• Plantain patching sidewalk wounds
  • The city is full of plant alleys
  • Echinacea escaping the garden
  • Mugwort wandering up the stairs
  • Yellow Wood Sorrel on the sidewalk.
  • Montreal is hip...
  • Lamb's Quarters going to seed
  • Escaped tomatoes!
  • Hidden grapes on staircases
  • Urban apple tree.
  • Ginko in the backyard
  • Celandine on the fence
  • A whole wall of grapes
  • mmm... grapes.

Urban Medicine Walk

posted in: Plant adventures | 0
**Note. Click the little slider image to be brought to a full slideshow and taken on a digital Urban Plant Walk**  
It’s hard to be away from the forest for long, the quiet expanse of engaging plants and animals that call you to a sense of freedom and primal humanity.
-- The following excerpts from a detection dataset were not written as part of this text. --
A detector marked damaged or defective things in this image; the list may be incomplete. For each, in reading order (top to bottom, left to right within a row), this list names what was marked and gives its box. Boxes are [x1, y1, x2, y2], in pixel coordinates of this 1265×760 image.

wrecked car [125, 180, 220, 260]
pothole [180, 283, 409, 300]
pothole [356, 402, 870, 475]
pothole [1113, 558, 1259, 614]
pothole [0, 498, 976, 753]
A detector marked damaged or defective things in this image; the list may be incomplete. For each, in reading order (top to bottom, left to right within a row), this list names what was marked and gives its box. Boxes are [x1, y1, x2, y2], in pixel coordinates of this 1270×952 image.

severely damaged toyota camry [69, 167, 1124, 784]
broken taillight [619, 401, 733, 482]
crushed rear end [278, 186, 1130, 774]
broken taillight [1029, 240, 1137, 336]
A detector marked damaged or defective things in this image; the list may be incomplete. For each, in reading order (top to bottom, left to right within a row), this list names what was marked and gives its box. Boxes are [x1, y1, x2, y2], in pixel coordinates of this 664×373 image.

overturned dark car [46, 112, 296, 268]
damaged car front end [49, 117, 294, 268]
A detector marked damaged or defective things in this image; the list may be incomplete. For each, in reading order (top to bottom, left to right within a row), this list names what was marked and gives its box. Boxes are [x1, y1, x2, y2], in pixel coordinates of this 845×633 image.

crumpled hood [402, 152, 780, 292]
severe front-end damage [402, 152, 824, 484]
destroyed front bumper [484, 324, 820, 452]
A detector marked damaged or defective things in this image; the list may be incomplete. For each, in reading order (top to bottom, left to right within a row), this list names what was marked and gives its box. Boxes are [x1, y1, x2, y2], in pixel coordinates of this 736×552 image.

Sometimes though, I find myself in city landscapes, and with the knowing that I will eventually return to the forest, I find myself excited by the hustle and bustle (if not a little trapped), and I also find myself with my nose at my toes checking out all of the city medicine.

 

Plants thrive everywhere. There is no stopping them. Though I would never harvest the medicine found in a city for therapeutic purposes, I instead use it as a teaching tool. Look! There is medicine at our feet… there is Plantain trying to heal the wounds in the sidewalk, Dandelion working on the toxins in the concrete, Echinacea spilling out from gardens to fortify the boardwalks and call in the honey and bumble bees.

 

In the city we can learn about the medicine, learn how to identify it, how it works, what it can do, and then we can go out into the wild and find the same medicines. As for the city plants, sometimes I find them useful in medicine pouches, or even just gently rubbed between the fingers. They carry with them the ability to survive such a harsh landscape, full of modern pollution, noise, and light. They may be able to help you deal better with a modern world yourself.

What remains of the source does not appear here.